#### LESETEXT:
- - - - -

Humorkritik | Mai 2024
Mai 2024
»Die letzte Phase einer weltgeschichtlichen Gestalt ist ihre Komödie. Die Götter Griechenlands, die schon einmal tragisch zu Tode verwundet waren im gefesselten Prometheus des Äschylus, mußten noch einmal komisch sterben in den Gesprächen Lucians. Warum dieser Gang der Geschichte? Damit die Menschheit heiter von ihrer Vergangenheit scheide.«
Karl Marx
Lesbische, Schwarze, Behinderte
Zu den hartnäckigsten Mythen des vermeintlich politisch korrekten Zeitalters zählt die Behauptung, man dürfe keine heiklen Witze mehr reißen, weil dann sofort der böse Cancel-Mob vorm Haus stünde usw. Dem widerspricht schon einmal, dass die großen Arenen ja gerade von jenen Comedians gefüllt werden, die ihr Programm mit ressentimentgeladenen Gags und lauten Empörungsreden über vermeintliche Redeverbote bestreiten. So ganz wollen ihnen die Kollegen, die ihrem Selbstverständnis nach für Diversität und gegen Diskriminierung stehen, das Feld der politisch unkorrekten Pointe aber nicht überlassen, und greifen dafür mit unterschiedlichem Erfolg auf spielerische Formen der Distanzierung zurück.

- - - - -

#### ENTNOMMENE ZEILEN:
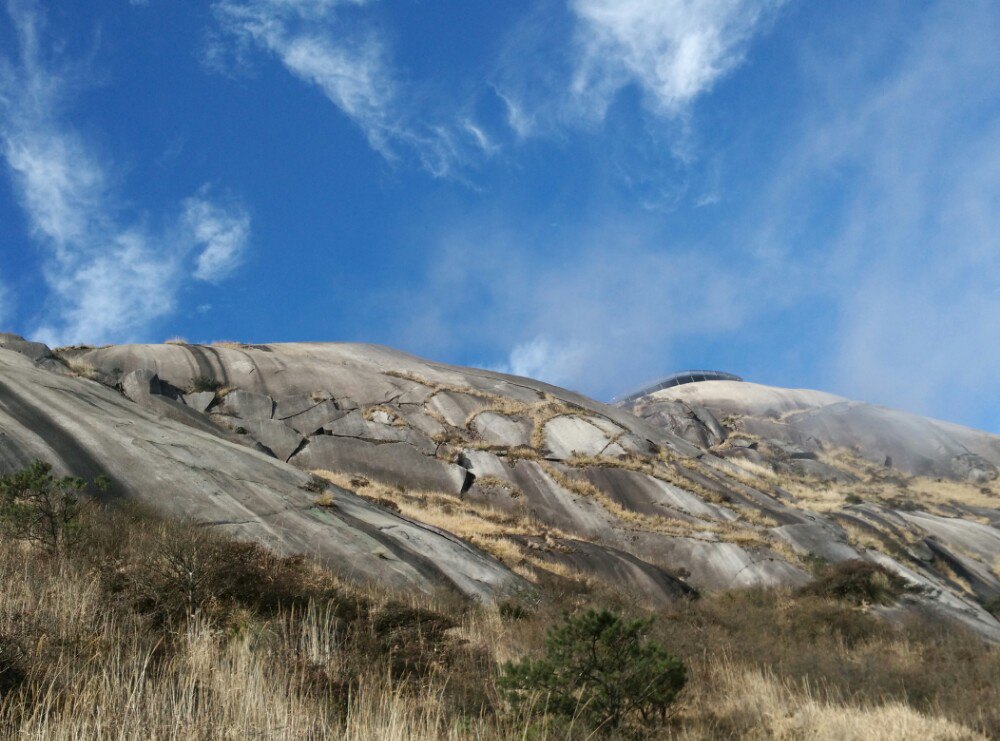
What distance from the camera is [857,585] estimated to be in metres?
18.3

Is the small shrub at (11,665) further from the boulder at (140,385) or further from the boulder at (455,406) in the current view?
the boulder at (455,406)

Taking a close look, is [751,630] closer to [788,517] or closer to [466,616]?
[466,616]

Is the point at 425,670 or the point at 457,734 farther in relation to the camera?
the point at 425,670

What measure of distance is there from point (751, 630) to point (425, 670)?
9.45m

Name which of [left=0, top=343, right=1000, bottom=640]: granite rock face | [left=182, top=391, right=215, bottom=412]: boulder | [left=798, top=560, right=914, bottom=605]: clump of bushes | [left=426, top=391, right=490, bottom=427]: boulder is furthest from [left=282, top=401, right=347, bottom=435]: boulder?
[left=798, top=560, right=914, bottom=605]: clump of bushes

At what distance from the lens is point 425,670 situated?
22.8 feet

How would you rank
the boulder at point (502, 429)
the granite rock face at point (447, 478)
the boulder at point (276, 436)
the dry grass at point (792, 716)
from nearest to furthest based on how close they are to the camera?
the dry grass at point (792, 716)
the granite rock face at point (447, 478)
the boulder at point (276, 436)
the boulder at point (502, 429)

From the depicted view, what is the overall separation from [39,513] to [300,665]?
15.5 ft

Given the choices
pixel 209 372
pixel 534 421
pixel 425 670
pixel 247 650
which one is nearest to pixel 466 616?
pixel 425 670

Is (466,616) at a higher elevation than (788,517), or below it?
below

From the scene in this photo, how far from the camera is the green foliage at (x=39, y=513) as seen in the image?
25.1 feet

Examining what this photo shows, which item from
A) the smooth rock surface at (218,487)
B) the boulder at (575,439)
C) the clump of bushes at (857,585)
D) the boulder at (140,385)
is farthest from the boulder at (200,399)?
the clump of bushes at (857,585)

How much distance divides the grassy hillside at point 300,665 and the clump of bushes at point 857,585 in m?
6.50

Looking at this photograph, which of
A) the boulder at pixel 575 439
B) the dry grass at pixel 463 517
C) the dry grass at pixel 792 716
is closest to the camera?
the dry grass at pixel 792 716
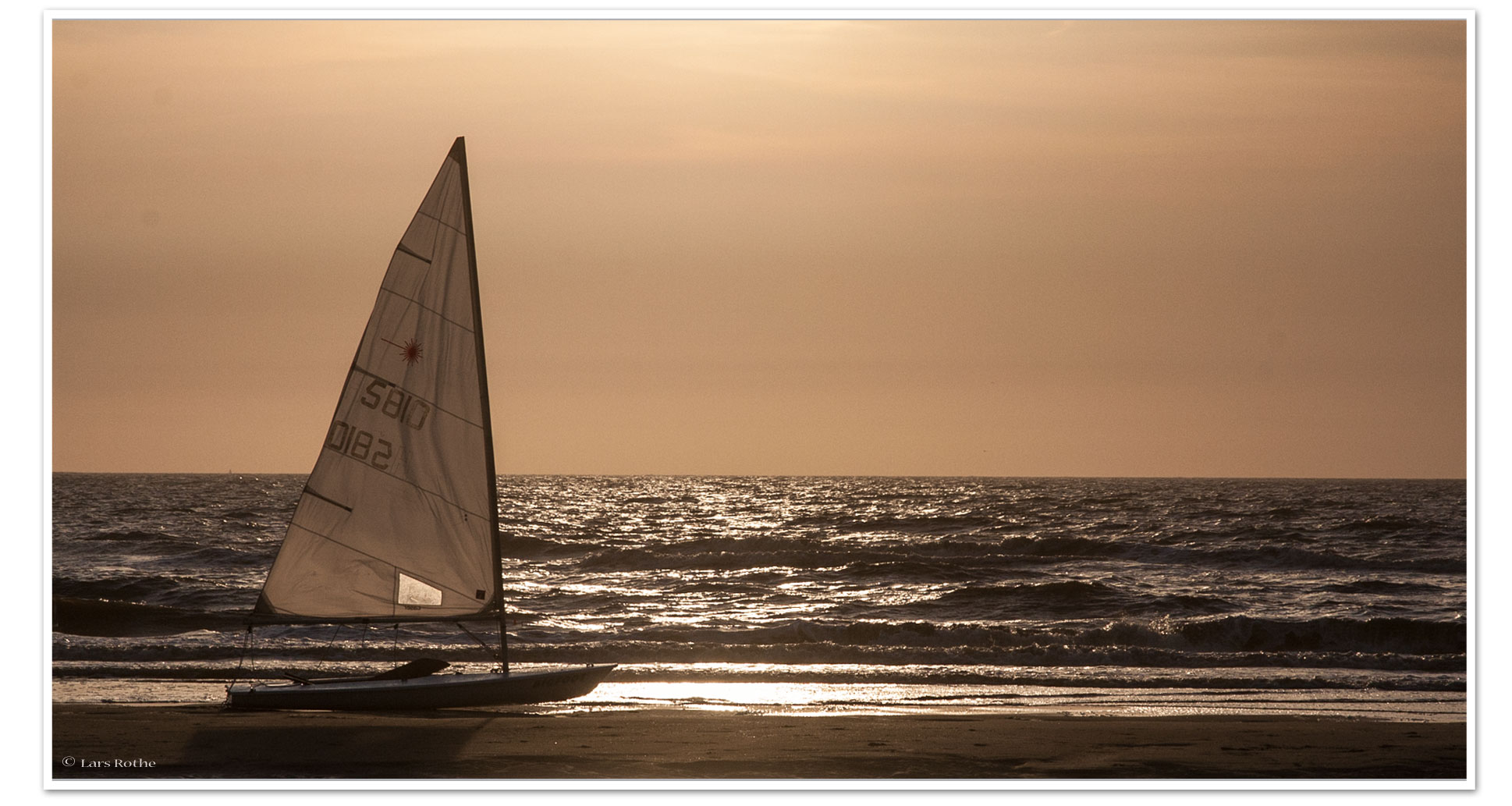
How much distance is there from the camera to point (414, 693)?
1253 centimetres

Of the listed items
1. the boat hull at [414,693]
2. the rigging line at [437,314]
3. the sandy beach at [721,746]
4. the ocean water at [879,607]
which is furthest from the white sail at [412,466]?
the sandy beach at [721,746]

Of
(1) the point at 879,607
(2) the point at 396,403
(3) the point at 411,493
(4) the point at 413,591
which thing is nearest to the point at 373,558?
(4) the point at 413,591

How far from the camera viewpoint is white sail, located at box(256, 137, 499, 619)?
12.3 meters

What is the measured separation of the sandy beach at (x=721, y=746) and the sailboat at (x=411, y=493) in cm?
41

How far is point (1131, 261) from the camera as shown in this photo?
13453 mm

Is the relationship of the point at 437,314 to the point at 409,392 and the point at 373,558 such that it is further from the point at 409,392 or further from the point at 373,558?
the point at 373,558

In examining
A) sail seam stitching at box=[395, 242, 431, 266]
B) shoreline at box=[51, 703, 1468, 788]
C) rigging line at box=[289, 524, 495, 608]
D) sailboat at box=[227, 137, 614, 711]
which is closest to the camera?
shoreline at box=[51, 703, 1468, 788]

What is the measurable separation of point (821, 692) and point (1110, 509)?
124ft

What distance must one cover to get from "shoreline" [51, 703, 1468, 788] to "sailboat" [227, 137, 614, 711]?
16.1 inches

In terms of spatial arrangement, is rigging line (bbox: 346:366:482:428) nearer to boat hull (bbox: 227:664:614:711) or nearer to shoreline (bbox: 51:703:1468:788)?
boat hull (bbox: 227:664:614:711)

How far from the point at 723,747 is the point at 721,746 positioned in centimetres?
A: 4

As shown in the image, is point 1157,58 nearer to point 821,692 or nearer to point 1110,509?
point 821,692

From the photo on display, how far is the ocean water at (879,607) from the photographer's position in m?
16.2

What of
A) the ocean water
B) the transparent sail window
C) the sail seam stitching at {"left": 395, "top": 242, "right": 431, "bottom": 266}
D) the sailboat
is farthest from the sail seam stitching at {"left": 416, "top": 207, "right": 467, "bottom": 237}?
the ocean water
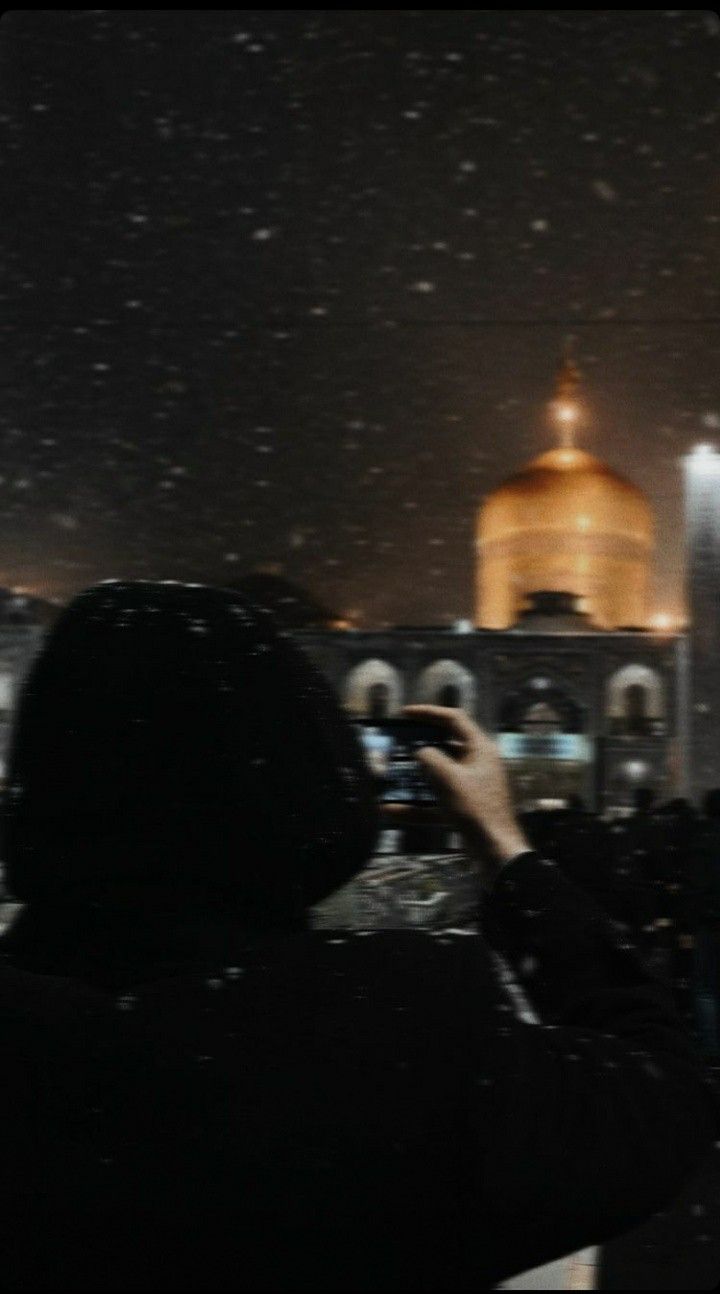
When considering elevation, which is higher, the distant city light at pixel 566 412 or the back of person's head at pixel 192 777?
the distant city light at pixel 566 412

- - - - -

#### AUFGABEN:
**a)** Zähle alle Gruppen auf, die die Zwischenüberschrift im Lesetext nennt.
**b)** Gib den Inhalt des Lesetexts in zwei Sätzen wieder.

#### LÖSUNGEN:
**a)** Lesbische, Schwarze, Behinderte

**b)** Ein Zitat von Karl Marx besagt, die letzte Phase einer weltgeschichtlichen Gestalt sei ihre Komödie, damit die Menschheit heiter von ihrer Vergangenheit scheide. Danach widerspricht der Text dem Mythos, man dürfe keine heiklen Witze mehr reißen, weil gerade Comedians mit ressentimentgeladenen Gags die großen Arenen füllen, während Kollegen, die für Diversität und gegen Diskriminierung stehen, mit unterschiedlichem Erfolg auf spielerische Formen der Distanzierung zurückgreifen.